When he was in high school, Daniel Pette was fascinated by stars. When his earth science teacher told him that massive stars die out faster than smaller ones, Pette diagrammed a theory to figure out why this was. When he discovered that his findings were correct, Pette became determined to pursue a career in astrophysics. Now in his second year of graduate school as an aerospace engineering student, Pette studies space weather and trade space.
"I realized I wanted to do something more hands on and more applied," Pette said. "So I moved toward engineering."
Also a teaching assistant for Principles of Climate, Pette has a passion for teaching others and believes that math and science can be learned by everyone.
"I like to show people that math and physics aren’t just some abstract things for nerdy people," Pette said. "Everybody is capable of learning it, and it has a strong impact on all of our lives."
As part of CU-Boulder’s Our Space. Our Future. month of events, student-led Space Pod presentations shed light on innovation in aerospace and technology research on campus. In an effort to educate and inspire the public, these displays help facilitate an understanding of the issues the world faces and possible solutions through innovation.
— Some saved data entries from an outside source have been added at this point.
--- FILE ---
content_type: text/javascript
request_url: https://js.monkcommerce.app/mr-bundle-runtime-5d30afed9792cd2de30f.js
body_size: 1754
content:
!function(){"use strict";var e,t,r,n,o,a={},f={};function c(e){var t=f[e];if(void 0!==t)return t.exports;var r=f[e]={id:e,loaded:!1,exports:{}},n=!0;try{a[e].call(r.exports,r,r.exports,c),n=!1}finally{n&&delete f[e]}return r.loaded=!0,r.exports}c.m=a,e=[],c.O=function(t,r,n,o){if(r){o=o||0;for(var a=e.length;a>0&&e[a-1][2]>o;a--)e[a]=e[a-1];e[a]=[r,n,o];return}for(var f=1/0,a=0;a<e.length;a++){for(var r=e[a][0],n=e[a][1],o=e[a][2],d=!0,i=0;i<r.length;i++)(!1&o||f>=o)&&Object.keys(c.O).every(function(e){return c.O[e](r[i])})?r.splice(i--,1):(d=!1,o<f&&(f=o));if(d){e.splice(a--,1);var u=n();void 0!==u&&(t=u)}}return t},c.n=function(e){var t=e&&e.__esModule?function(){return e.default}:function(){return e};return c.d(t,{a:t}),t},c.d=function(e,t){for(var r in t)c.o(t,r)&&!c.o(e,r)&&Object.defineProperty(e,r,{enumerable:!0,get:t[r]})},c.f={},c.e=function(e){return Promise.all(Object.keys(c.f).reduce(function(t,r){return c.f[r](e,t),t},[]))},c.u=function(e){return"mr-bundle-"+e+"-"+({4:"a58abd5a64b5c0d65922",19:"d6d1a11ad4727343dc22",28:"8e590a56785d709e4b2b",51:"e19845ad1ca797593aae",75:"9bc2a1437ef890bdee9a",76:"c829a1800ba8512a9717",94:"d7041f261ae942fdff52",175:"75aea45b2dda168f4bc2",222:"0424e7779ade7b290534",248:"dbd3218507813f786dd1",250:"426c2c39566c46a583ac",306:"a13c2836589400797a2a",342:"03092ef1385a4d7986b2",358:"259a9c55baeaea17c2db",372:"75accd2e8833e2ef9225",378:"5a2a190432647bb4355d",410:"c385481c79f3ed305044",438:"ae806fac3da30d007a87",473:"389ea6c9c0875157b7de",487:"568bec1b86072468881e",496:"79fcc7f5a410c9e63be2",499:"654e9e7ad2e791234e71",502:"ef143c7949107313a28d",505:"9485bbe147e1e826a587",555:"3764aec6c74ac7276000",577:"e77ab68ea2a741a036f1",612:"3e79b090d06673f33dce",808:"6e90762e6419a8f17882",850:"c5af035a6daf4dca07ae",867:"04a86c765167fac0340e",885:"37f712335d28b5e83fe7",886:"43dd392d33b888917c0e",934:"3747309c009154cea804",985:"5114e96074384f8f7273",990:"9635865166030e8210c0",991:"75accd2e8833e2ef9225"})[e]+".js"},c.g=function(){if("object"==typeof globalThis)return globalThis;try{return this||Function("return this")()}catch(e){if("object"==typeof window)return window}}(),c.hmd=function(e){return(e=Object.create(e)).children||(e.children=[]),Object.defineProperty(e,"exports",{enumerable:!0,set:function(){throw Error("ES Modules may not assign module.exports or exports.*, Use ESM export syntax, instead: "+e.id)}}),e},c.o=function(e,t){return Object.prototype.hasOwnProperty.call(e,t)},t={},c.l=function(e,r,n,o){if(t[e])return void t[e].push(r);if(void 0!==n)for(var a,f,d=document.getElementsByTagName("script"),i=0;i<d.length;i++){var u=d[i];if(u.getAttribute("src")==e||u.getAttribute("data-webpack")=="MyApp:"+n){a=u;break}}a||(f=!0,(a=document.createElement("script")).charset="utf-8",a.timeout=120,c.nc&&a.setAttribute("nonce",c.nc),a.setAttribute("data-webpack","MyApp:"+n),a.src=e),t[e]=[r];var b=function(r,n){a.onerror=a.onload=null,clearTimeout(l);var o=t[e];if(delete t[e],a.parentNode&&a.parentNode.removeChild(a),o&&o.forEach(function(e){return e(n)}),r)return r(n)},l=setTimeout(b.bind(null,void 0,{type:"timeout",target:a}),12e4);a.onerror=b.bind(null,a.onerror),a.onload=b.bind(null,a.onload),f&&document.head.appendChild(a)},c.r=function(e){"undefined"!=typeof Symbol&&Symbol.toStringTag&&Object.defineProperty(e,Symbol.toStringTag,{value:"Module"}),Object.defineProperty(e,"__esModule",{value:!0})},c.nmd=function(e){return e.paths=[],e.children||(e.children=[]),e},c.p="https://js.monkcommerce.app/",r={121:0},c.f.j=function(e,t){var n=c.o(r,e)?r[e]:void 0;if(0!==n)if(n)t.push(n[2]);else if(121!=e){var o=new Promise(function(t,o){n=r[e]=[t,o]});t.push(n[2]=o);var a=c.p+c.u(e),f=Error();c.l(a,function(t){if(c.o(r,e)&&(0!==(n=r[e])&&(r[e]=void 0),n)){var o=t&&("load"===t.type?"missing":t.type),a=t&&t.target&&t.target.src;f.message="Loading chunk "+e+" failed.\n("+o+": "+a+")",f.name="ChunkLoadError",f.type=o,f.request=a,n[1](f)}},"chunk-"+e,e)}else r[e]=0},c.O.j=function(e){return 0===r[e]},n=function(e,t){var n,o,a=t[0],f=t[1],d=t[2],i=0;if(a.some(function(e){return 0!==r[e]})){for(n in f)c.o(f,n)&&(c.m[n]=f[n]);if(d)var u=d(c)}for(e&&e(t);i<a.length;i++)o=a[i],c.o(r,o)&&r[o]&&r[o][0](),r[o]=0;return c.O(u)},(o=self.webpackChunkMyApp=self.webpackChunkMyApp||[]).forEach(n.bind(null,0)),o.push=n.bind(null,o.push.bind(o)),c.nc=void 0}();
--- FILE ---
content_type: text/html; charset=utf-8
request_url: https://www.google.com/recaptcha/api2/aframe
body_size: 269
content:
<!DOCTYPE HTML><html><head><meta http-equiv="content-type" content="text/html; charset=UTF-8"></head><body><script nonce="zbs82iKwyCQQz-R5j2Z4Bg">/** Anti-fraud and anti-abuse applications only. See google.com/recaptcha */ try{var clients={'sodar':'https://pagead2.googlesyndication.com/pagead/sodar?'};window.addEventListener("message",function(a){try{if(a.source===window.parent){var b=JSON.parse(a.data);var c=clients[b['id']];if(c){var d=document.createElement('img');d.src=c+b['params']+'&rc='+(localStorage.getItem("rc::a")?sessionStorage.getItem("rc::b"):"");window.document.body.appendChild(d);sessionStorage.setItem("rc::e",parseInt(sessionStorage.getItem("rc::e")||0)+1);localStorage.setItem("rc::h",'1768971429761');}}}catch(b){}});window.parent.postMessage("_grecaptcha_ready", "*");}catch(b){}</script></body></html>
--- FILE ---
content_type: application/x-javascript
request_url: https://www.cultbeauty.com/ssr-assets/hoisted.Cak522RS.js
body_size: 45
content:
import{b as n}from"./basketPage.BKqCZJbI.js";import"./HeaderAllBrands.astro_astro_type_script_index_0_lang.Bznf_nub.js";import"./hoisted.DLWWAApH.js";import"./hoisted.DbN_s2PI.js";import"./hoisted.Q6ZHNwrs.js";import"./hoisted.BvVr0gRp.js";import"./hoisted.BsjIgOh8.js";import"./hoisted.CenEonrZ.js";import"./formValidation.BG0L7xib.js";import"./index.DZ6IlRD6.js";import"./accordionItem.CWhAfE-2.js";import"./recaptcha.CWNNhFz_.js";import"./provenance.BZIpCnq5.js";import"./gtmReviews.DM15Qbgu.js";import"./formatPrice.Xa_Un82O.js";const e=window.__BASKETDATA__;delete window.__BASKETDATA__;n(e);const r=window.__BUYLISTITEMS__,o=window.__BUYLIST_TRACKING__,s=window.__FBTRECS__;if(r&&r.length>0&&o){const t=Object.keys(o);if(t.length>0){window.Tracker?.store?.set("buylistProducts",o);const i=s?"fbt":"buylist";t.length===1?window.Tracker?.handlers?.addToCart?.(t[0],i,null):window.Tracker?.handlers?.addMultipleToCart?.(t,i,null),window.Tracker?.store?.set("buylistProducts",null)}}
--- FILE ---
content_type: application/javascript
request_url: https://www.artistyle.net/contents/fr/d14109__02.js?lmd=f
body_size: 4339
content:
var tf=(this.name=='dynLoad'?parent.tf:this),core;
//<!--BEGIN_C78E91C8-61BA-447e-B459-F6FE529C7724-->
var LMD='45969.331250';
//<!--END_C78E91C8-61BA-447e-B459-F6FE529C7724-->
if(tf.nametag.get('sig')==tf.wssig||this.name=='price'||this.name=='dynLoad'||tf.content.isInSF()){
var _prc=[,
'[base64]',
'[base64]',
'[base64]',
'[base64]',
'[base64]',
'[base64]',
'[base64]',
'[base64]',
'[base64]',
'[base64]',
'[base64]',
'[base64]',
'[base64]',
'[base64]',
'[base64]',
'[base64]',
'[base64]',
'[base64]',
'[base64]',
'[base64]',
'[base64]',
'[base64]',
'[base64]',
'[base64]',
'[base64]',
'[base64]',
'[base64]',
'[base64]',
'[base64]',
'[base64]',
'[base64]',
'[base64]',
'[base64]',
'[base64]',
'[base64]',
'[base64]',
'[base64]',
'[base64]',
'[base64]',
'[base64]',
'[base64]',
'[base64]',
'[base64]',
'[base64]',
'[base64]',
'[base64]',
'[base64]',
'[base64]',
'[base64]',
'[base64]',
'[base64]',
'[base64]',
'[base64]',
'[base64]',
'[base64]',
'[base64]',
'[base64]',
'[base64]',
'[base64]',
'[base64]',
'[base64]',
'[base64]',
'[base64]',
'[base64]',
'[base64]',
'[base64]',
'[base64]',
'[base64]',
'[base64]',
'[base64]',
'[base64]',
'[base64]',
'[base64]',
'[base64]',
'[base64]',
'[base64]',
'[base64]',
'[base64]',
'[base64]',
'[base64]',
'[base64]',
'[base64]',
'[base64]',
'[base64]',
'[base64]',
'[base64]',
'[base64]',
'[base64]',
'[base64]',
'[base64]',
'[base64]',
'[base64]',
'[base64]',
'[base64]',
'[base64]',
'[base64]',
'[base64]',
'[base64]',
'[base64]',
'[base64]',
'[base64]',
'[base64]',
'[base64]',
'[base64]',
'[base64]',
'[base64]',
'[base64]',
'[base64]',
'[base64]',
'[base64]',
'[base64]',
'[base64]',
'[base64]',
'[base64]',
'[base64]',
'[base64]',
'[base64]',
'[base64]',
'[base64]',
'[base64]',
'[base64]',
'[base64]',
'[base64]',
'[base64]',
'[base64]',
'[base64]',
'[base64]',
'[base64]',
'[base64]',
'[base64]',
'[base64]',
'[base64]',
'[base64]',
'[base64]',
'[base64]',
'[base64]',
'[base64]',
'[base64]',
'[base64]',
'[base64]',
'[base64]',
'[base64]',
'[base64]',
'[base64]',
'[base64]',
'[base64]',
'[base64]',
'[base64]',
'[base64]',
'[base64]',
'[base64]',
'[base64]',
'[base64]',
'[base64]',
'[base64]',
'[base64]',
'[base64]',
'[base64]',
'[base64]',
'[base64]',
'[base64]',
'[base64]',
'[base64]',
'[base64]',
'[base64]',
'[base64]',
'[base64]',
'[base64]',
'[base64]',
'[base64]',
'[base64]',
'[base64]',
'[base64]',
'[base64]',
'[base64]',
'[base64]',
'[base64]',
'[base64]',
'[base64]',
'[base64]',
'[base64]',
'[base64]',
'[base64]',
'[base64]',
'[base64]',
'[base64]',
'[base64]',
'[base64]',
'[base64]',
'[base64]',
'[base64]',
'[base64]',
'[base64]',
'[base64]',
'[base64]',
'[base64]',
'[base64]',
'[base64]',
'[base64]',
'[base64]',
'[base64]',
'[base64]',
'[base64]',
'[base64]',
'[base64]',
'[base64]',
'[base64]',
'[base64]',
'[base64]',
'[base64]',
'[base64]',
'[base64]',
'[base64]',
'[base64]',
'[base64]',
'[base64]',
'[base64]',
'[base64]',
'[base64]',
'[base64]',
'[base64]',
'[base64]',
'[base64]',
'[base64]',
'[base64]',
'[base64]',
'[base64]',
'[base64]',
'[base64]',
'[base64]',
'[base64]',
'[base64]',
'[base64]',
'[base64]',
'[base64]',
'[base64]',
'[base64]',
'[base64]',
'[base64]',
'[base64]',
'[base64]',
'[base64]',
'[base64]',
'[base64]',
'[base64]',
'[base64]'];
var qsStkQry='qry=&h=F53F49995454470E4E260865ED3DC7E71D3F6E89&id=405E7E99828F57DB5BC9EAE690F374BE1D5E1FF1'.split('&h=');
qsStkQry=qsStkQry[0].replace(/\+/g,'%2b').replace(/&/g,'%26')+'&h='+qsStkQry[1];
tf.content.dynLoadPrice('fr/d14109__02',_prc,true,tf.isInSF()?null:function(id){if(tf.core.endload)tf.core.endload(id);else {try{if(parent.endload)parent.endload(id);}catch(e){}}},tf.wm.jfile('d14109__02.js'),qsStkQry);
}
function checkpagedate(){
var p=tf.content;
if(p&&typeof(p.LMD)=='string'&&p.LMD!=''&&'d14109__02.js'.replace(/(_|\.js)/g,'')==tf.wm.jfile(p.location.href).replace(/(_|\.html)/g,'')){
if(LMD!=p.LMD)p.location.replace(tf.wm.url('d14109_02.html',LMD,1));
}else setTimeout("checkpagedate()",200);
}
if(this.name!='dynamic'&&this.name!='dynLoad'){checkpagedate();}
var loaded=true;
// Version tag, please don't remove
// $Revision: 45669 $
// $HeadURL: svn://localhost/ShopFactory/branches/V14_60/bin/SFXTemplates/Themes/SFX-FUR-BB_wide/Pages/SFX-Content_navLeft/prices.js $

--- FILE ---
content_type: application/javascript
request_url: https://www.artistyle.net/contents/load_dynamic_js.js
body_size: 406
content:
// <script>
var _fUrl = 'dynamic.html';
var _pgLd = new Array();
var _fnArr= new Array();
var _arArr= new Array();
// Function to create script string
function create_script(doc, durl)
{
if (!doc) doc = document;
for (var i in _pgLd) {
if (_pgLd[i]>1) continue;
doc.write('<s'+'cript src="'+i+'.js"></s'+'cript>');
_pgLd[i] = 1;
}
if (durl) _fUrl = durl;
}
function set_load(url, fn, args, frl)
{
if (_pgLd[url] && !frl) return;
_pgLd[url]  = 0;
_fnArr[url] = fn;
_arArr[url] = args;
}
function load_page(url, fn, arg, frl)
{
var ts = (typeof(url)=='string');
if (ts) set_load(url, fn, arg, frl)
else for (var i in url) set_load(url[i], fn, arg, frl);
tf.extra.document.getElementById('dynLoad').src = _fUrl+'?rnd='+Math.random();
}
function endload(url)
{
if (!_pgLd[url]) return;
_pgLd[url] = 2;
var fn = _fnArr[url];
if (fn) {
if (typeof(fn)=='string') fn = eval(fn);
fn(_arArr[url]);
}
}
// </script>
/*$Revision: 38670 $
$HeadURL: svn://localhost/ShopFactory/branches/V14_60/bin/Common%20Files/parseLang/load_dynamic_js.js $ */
"Through these Space Pods, we can educate the public not only about space research but also how it impacts their lives," said Pette.
Pette’s project focuses on asteroid mining and the implications it has for the future. With his co-leader, Kevin Dimond, Pette built a magnetic separator using lasers and 3D printing, which helps demonstrate the concept of asteroid mining.
"A lot of people have misconceptions on the space industry and where we are at with current technology and where we can be in the near future," Pette said. "People can gain insight with where we are now technologically."
Pette came to Boulder from Lynbrook, New York for the research opportunities at CU-Boulder. He demonstrates the entire process of asteroid mining, including why it is important for Earth’s environment, the science behind identifying asteroids and the physics used to reach asteroids. Pette’s presentations are on Mondays, Wednesdays and Fridays at 1 p.m. in the Norlin Library Commons.
"We don't just give a superficial explanation of asteroid mining, we go through the entire process," Pette said. "We have this chronological poster design where if someone wants to come and learn, they can learn a lot and gain an appreciation for how much goes into some outer space endeavors."
Justin Chin is another graduate student whose Space Pod project illustrates the possibilities that wearable technology has for the future. Also from New York, Chin came to CU-Boulder for its architectural engineering program. His project focuses on how to optimize personal comfort through clothing that can adapt to heat or cool one’s body temperature automatically.
"The whole idea is that everyone has different preferences, and having one room temperature can never satisfy everyone in a space," Chin said.
Chin’s project in wearable technology seeks to provide an alternative to the current NASA space suit heating and cooling system, which is not automated and can be distracting for astronauts as they have to control the system themselves.
"The conventional spacesuits rely on water that fills a tube circulating around the body and you can cool down the body by increasing the flow of the water," Chin said. "This is done manually and would be more efficient if it were controlled automatically."
Chin wants wearable technology to be more natural and studies ways that everyday people can use the technology in the future. As research in wearable technology advances, Chin hopes there will be less reliance on energy consumption from heat and air conditioning.
Instead of pushing an on and off button, Chin has designed his project to respond to rubbing and fanning movements of the clothing and to recognize a person’s temperature preference from these movement patterns.
"It’s making a platform to gather the information on my preferences," Chin said. "A machine can then learn my preferences and can react by heating or cooling automatically."
Chin’s project is on display near the west entrance of the Engineering Center and presentations will take place through Oct. 17 in the Eaton Conference Room within the Engineering Center.
These projects are part of the universitywide Grand Challenge, which focuses on encouraging discussion and research around problems that face the world, such as a changing environment, increasing populations and limited resources.
For Pette, mining asteroids is a way to decrease the amount of resources taken from Earth.
"Instead of mining the Earth, we can instead mine asteroids since they’re so metal rich," Pette said. "Platinum is expensive and rare; the amount on an asteroid is huge compared to what is found on Earth."
Pette believes everyone can contribute to innovation in researching solutions to the problems the world faces. He hopes that the Space Pods help people to look past "fancy research" and recognize that these technologies are the future.
"This is what we’ll be seeing decades from now," Pette said. "All these space pods have implications on research and on the public’s individual lives."
For decades, CU-Boulder has been a leader in the earth and space sciences and strives to maintain its leadership in the coming decades. The universitywide Grand Challenge seeks to build on the strengths of the university’s innovative research in aerospace and technology in order to provide solutions to serious issues. Space Month celebrations will continue through Oct. 17.